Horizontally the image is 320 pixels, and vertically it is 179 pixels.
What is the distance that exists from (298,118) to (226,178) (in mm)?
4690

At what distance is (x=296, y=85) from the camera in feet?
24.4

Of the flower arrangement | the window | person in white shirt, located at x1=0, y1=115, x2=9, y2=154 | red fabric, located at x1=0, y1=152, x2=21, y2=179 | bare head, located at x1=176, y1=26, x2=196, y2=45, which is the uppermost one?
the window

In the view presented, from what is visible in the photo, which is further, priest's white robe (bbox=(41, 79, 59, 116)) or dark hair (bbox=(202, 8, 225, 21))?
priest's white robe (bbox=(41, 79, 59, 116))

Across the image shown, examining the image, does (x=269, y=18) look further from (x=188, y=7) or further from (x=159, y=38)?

# # # # #

* **Work instructions**:
Copy every one of the entries above, word for word.

* **Output of the task**:
Horizontally the image is 320 pixels, and vertically it is 179 pixels.
What is the distance that exists from (298,118) to (226,178) (in mm)?
4690

At what distance is (x=296, y=85) from the camera in feet?
24.4

Of the flower arrangement | the window | person in white shirt, located at x1=0, y1=115, x2=9, y2=154 | red fabric, located at x1=0, y1=152, x2=21, y2=179 | bare head, located at x1=176, y1=26, x2=196, y2=45, which is the uppermost one?
the window

In the view presented, from what is visible in the photo, which is further, priest's white robe (bbox=(41, 79, 59, 116)) or dark hair (bbox=(202, 8, 225, 21))?
priest's white robe (bbox=(41, 79, 59, 116))

Across the image shown, examining the image, does (x=269, y=18) look further from (x=188, y=7) or further from (x=159, y=38)?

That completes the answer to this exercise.